Título: Situação fiscal do país fica mais confortável
Autor: Lamucci, Sérgio
Fonte: Valor Econômico, 29/03/2007, Brasil, p. A4

Os novos números do Produto Interno Bruto (PIB) mostraram uma situação bem mais confortável do ponto de vista da solvência do setor público. Como o tamanho da economia aumentou, a relação entre a dívida líquida e o PIB em 2006 passou de 50% para 44,9%. Com uma relação dívida/PIB mais baixa e um crescimento da economia mais forte do que se esperava, é possível economizar menos para pagar juros sem que isso comprometa a solvência do país, dizem analistas.

O PIB mais gordo, porém, pode elevar alguns dispêndios, já que os recursos destinados à Saúde e o salário mínimo têm mecanismos de correção atrelados à variação do PIB. E o superávit de 2006 ficou abaixo da meta: 3,88% do PIB, em vez dos 4,25% da meta ou os 4,32% alcançados.

O ex-diretor do BC Alexandre Schwartsman, economista-chefe para a América Latina do ABN AMRO, diz que o superávit primário necessário para estabilizar a relação dívida/PIB é menor do que se estimava com os números antigos do PIB. Segundo ele, se o crescimento ficar entre 4% e 4,5%, o endividamento fica estável neste ano como proporção do PIB mesmo se a economia para pagar juros for equivalente a 1,6% do PIB. Nessa conta, Schwartsman considera um custo da dívida de 13,5% ao ano. Isso mostra que a situação fiscal hoje é bem mais confortável, e distante do que ocorria há alguns anos, quando se discutia se o país conseguiria honrar seus compromissos.

Para ele, não é necessário fazer um superávit primário de 4,25% do PIB - meta prevista para este ano, que leva em conta uma economia para pagar juros de R$ 95,5 bilhões. Ele não vê problemas na manutenção do valor em reais, o que deve equivaler a algo como 3,7% do PIB novo. Cumprir a meta de 4,25% do PIB exigiria um esforço fiscal pesado, dizem analistas.

Para o economista Bráulio Borges, da LCA Consultores, o superávit primário deste ano ficará em 3,3% do PIB. Ele considera aí o uso de 0,4% do PIB de gastos relacionados ao Projeto Piloto de Investimentos (PPI), mecanismo que permite que despesas com obras de infra-estrutura sejam descontadas do cálculo da meta fiscal.

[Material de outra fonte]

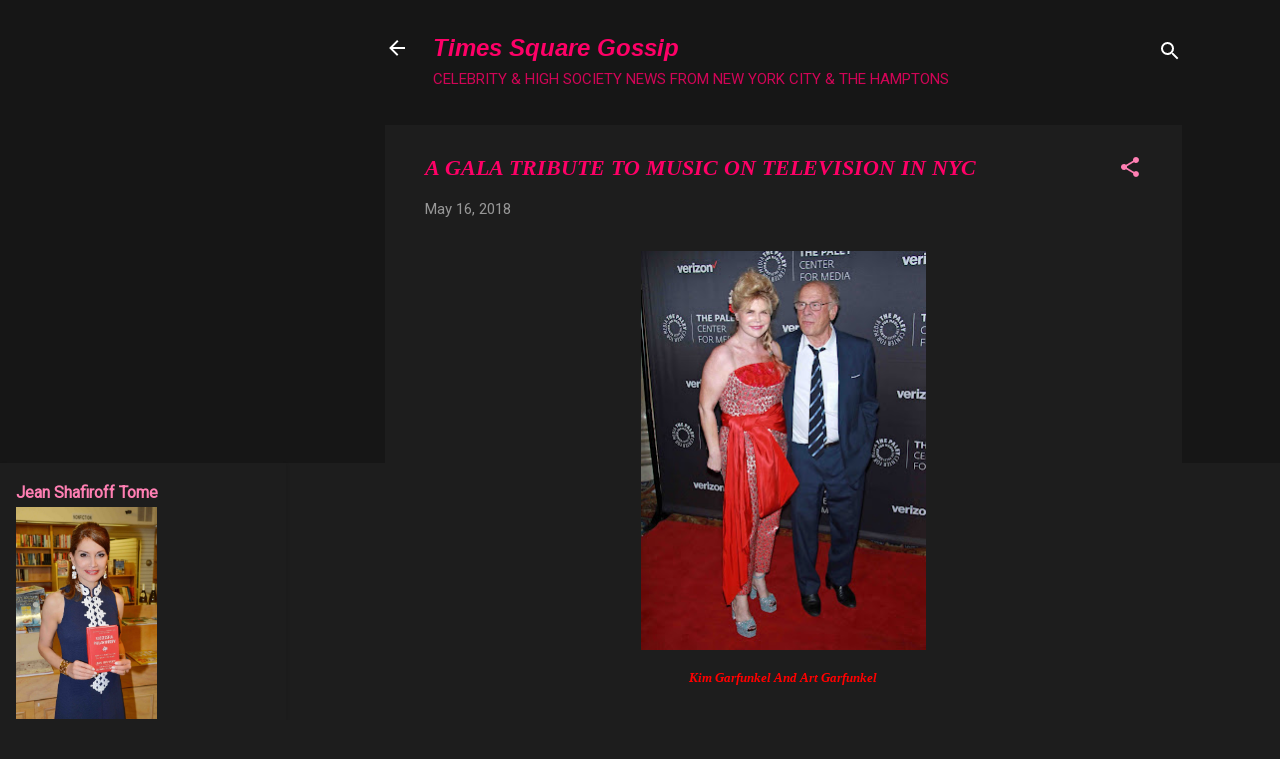

--- FILE ---
content_type: text/html; charset=UTF-8
request_url: http://www.timessquaregossip.com/b/stats?style=WHITE_TRANSPARENT&timeRange=ALL_TIME&token=APq4FmBSNFNwoJ_GTM4MLOPeau6fRJfWyN1iEbHyM_sK2eIn_hRa5mUh7Edh8Tfv5W5esf8w-9lWdt9CgqQJtu0o2WjEMiheiw
body_size: 256
content:
{"total":19942269,"sparklineOptions":{"backgroundColor":{"fillOpacity":0.1,"fill":"#ffffff"},"series":[{"areaOpacity":0.3,"color":"#fff"}]},"sparklineData":[[0,20],[1,20],[2,19],[3,20],[4,25],[5,31],[6,42],[7,48],[8,47],[9,38],[10,16],[11,21],[12,23],[13,15],[14,15],[15,16],[16,15],[17,15],[18,12],[19,68],[20,21],[21,12],[22,16],[23,100],[24,62],[25,29],[26,15],[27,16],[28,14],[29,0]],"nextTickMs":51428}

--- FILE ---
content_type: text/html; charset=utf-8
request_url: https://www.google.com/recaptcha/api2/aframe
body_size: 268
content:
<!DOCTYPE HTML><html><head><meta http-equiv="content-type" content="text/html; charset=UTF-8"></head><body><script nonce="F40S9Cya1RW4deRXAKwd6g">/** Anti-fraud and anti-abuse applications only. See google.com/recaptcha */ try{var clients={'sodar':'https://pagead2.googlesyndication.com/pagead/sodar?'};window.addEventListener("message",function(a){try{if(a.source===window.parent){var b=JSON.parse(a.data);var c=clients[b['id']];if(c){var d=document.createElement('img');d.src=c+b['params']+'&rc='+(localStorage.getItem("rc::a")?sessionStorage.getItem("rc::b"):"");window.document.body.appendChild(d);sessionStorage.setItem("rc::e",parseInt(sessionStorage.getItem("rc::e")||0)+1);localStorage.setItem("rc::h",'1769820607934');}}}catch(b){}});window.parent.postMessage("_grecaptcha_ready", "*");}catch(b){}</script></body></html>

Mesmo com um superávit primário de 3,3% do PIB, quase 1 ponto percentual inferior à meta de 4,25% do PIB, Borges estima que a relação dívida/PIB pode cair para 42% a 43% no fim deste ano. Esses cálculos levam em conta um crescimento de 4,5% e uma taxa Selic de 11% ao ano em dezembro.

Schwartsman e Borges acreditam que esse quadro fiscal indica que o Brasil está mais perto de obter o grau de investimento, a classificação dada pelas agências de rating a países considerados mais seguros. A questão de solvência não é hoje uma questão das mais preocupantes. O problema, segundo Schwartsman, é a qualidade da política fiscal: os gastos públicos são muito elevados, o que exige uma carga tributária estratosférica. "Há poucos países do mundo em que o consumo do governo é maior do que o investimento", diz ele.

Com o PIB maior, a taxa de investimento caiu de 20,3% para esses 16,8% do PIB - o consumo do governo está na casa de 20% do PIB. Mesmo com uma taxa de investimento mais baixa do que se estimava, a economia conseguiu crescer a taxas um pouco mais robustas. Isso sugere, segundo Schwartsman, que a produtividade da economia está melhor do que se imaginava.

Um dos problemas do PIB mais elevado para as contas públicas é a fórmula de correção para o salário mínimo. A partir de 2008, ele deve ser reajustado pela variação do Índice Nacional de Preços ao Consumidor (INPC) acrescido da expansão real do PIB de dois anos antes. Como em 2006 a economia cresceu 3,7%, e não 2,9%, o impacto sobre os cofres públicos será maior - o salário mínimo corrige dois terços dos benefícios do Instituto Nacional do Seguro Social (INSS).